## Quoted passage

···

Thursday, February 23, 2006

Minister dismisses opponents of N-power as 'fundamentalists' News - Politics - Minister dismisses opponents of N-power as 'fundamentalists'

Key points• New nuclear power stations are distinct possibility, states minister • Scots politicians entitled to their view but Wicks wants a "grown-up debate"• Comments may produce similar Westminster/Holyrood tensions as those over transport policy
Key quote"There are a lot of people saying No, No, No to this, but people have to make a judgment about where they want the energy to come from." - Malcolm Wicks, UK energy minister
Story in full
SCOTLAND should grow up and accept the possibility of new nuclear power stations north of the Border, Malcolm Wicks, the UK energy minister, has said.
In an interview with The Scotsman, he risked straining relations within the Scottish Executive coalition by appearing to brand Scottish Liberal Democrats, who implacably oppose nuclear power, "environmental fundamentalists".
Jack McConnell, the First Minister, has been softening his stance on nuclear power, despite pressure from his Lib Dem partners. Last month he refused to rule out the possibility of new nuclear stations in Scotland.
The First Minister has the power to use planning rules to block any new nuclear plants proposed in Scotland as part of an energy review Mr Wicks is carrying out.

···

## Stored records
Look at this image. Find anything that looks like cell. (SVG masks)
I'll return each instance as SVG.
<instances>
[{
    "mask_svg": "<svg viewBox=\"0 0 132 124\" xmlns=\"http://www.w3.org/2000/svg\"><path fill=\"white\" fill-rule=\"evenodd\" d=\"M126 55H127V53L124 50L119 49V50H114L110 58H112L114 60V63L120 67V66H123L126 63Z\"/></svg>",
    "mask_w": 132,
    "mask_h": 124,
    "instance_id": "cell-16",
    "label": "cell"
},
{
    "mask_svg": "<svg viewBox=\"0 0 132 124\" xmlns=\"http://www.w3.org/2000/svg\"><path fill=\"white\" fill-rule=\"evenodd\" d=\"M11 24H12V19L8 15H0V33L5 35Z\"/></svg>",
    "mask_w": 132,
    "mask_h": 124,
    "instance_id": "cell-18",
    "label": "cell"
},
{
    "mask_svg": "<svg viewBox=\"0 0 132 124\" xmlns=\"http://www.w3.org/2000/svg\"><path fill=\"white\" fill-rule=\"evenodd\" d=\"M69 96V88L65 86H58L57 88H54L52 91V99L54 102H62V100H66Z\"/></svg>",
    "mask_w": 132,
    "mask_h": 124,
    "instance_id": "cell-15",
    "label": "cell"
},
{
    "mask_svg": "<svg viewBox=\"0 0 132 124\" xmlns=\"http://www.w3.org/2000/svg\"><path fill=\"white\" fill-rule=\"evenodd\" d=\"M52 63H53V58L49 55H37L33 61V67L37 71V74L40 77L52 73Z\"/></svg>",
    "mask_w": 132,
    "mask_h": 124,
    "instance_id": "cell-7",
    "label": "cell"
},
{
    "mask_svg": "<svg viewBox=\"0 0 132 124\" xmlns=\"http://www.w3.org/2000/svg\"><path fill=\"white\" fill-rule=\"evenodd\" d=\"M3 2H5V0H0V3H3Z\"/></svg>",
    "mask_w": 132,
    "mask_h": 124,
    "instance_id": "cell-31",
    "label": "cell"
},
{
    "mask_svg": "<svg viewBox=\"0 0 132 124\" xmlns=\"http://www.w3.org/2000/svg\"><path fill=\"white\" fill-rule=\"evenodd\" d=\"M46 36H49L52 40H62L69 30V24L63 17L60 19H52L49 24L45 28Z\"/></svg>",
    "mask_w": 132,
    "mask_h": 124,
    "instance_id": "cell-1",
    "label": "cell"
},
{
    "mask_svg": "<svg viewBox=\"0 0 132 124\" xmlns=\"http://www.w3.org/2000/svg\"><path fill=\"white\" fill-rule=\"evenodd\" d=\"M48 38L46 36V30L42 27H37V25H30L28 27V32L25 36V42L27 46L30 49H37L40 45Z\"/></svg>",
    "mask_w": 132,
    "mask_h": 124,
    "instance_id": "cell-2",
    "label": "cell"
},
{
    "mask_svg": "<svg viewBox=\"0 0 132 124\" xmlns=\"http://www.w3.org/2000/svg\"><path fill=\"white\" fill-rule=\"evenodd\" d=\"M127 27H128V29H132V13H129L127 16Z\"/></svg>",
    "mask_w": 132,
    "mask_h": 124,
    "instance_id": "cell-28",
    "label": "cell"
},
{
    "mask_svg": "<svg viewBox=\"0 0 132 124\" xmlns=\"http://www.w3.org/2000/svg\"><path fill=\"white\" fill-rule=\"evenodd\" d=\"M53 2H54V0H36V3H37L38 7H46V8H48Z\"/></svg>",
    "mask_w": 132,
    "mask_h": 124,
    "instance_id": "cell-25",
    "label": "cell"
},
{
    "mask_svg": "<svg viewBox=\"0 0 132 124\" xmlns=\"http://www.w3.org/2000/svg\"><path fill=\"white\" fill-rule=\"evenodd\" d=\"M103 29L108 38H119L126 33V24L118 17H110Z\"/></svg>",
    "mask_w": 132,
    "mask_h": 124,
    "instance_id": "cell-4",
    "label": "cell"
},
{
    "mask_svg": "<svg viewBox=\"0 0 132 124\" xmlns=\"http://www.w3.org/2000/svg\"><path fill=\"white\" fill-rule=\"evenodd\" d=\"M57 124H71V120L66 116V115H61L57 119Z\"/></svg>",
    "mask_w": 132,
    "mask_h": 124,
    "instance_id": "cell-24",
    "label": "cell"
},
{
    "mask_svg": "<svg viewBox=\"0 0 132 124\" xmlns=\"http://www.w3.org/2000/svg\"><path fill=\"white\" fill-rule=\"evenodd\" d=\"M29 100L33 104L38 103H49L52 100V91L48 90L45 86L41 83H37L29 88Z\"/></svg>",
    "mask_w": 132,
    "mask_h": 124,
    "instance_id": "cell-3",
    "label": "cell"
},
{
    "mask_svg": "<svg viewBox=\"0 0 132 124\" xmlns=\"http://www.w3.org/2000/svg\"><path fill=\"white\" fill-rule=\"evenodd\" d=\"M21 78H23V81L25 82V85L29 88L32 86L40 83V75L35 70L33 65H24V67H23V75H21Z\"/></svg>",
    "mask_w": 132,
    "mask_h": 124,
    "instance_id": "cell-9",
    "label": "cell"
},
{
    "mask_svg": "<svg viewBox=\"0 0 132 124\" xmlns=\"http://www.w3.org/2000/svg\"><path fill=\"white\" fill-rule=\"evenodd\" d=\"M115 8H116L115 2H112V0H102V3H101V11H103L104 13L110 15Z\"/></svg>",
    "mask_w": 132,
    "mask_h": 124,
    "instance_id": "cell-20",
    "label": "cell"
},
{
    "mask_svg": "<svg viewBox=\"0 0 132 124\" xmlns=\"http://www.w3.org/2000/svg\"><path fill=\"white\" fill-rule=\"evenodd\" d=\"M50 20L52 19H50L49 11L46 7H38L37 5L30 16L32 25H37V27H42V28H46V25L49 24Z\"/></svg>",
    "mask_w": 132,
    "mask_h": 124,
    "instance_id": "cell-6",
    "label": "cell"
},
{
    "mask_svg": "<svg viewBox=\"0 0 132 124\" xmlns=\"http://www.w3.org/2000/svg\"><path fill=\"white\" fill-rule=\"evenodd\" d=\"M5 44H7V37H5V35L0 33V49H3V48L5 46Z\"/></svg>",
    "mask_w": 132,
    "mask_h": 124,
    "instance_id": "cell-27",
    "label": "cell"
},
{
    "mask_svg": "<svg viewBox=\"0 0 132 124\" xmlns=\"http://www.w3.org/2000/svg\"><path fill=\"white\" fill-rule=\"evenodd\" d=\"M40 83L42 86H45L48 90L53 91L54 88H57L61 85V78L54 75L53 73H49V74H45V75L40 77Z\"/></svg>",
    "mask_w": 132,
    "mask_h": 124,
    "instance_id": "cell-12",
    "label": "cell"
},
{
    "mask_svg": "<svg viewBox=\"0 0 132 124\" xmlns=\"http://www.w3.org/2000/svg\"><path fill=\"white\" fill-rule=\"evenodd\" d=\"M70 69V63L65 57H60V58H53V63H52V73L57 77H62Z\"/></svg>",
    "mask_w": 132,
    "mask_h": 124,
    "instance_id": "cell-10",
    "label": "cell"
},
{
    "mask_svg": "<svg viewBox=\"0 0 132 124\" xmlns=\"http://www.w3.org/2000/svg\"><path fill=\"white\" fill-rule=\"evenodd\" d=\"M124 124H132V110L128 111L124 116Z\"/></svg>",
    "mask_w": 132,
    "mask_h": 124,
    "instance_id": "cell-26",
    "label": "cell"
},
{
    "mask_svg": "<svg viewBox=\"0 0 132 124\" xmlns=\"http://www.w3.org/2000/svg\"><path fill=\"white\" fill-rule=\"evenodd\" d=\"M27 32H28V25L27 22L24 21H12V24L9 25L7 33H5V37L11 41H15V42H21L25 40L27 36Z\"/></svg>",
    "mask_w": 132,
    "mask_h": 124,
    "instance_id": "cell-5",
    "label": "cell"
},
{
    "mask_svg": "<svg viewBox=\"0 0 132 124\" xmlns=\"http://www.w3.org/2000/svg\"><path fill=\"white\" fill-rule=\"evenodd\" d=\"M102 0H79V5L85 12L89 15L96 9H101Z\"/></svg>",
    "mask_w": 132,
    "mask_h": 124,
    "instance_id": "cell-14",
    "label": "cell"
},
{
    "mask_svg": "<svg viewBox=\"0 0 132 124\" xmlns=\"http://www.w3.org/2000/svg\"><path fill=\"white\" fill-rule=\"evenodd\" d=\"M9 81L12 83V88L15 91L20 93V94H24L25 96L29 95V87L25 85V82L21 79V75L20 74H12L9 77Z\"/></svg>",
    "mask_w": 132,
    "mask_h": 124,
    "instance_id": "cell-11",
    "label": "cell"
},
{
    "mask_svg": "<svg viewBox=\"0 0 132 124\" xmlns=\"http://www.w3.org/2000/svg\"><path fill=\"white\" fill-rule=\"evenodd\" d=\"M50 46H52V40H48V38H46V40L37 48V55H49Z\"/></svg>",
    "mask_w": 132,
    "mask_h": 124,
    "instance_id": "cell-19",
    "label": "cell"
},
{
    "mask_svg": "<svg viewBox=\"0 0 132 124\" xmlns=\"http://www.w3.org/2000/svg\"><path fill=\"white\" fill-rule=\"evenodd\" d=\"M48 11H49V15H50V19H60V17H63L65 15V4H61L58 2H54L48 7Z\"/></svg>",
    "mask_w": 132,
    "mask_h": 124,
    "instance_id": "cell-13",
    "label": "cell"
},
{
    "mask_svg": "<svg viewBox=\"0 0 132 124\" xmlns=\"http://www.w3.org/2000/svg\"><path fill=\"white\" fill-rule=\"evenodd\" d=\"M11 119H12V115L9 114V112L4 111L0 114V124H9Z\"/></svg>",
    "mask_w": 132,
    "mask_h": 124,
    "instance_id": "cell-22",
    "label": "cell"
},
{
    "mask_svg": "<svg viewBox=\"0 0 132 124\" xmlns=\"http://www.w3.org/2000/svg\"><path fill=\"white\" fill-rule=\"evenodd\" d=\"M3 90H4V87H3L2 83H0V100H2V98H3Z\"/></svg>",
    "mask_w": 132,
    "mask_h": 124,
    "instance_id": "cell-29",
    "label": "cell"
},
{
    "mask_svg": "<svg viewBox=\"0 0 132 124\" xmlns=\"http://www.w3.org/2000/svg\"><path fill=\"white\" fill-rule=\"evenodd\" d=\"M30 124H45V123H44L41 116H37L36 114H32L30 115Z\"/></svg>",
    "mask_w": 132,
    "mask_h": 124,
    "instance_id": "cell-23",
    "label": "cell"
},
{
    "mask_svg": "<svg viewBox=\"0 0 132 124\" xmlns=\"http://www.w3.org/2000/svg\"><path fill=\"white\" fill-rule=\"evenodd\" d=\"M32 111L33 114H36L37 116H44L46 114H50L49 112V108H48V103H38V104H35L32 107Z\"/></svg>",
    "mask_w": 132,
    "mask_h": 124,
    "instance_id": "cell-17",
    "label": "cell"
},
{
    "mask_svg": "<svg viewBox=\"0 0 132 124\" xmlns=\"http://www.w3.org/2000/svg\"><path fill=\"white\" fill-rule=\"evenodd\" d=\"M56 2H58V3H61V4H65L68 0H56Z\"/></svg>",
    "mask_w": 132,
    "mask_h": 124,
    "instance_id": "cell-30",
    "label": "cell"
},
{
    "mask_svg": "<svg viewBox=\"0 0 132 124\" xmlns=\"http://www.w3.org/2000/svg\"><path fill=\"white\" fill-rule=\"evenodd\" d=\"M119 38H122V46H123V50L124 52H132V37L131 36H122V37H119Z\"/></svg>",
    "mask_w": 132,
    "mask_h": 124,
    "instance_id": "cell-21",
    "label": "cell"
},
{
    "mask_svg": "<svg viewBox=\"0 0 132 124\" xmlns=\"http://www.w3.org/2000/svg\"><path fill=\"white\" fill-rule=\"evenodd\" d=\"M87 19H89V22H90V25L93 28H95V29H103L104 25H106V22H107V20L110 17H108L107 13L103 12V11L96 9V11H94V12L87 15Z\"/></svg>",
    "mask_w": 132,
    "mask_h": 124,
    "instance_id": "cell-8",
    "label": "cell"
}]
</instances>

···

## The tasks
(A) List each of the key points that appear in the nuclear power article.
(B) Reproduce the part of the nuclear power article starting at "Jack McConnell, the" and ending at "stations in Scotland.".
(C) Write the next part of the article about the energy minister's nuclear power remarks, picking up after its last sentence.

## Answers given
(A)
- New nuclear power stations are distinct possibility, states minister
- Scots politicians entitled to their view but Wicks wants a "grown-up debate"
- Comments may produce similar Westminster/Holyrood tensions as those over transport policy

(B)
Jack McConnell, the First Minister, has been softening his stance on nuclear power, despite pressure from his Lib Dem partners. Last month he refused to rule out the possibility of new nuclear stations in Scotland.

(C)
With ministers in London, who have control of UK energy policy, increasingly convinced that new nuclear reactors must be part of the country's future energy system, there is growing frustration at Scotland's resistance.
Mr Wicks said he is "neutral" on nuclear power, but made clear he thinks no-one - Scottish ministers included - should automatically rule out atomic power.
He did not criticise Mr McConnell, insisting Scottish Labour leaders were "entitled" to their view, but made clear his frustration at the tone of Scottish political debate about energy policy.
"It would be foolish of a nation not to have a mature debate about it, a grown-up debate," Mr Wicks said.
"What I mean by a mature debate is not that every one agrees with me, but I think that minds should be open on this."
Mr Wicks's remarks follow tensions between Westminster and Holyrood over transport policy. A public dispute between Mr McConnell and Gordon Brown, the Chancellor, contributed to Labour's disastrous by-election loss in Dunfermline and West Fife this month.
The energy review, scheduled to be completed this summer, comes from the government's twin targets of cutting Britain's dependence on imported power sources - particularly Russian gas - and reducing carbon dioxide emissions.
"Our paramount concern [is] to have an energy supply which is clean, and nuclear is a clean source of energy," Mr Wicks said, suggesting that many opponents of atomic power were not realistic.
Mr Wicks will visit Edinburgh and Fife today and tour a wave power project, but in the interview in London yesterday he made clear that such renewable sources cannot meet all of Britain's future energy needs, meaning nuclear power must be an option.
"Even if we really push ahead with renewables plus bearing down on energy efficiency, some people think that adds up to a solution. I think it adds up to a chunk of the solution," he said.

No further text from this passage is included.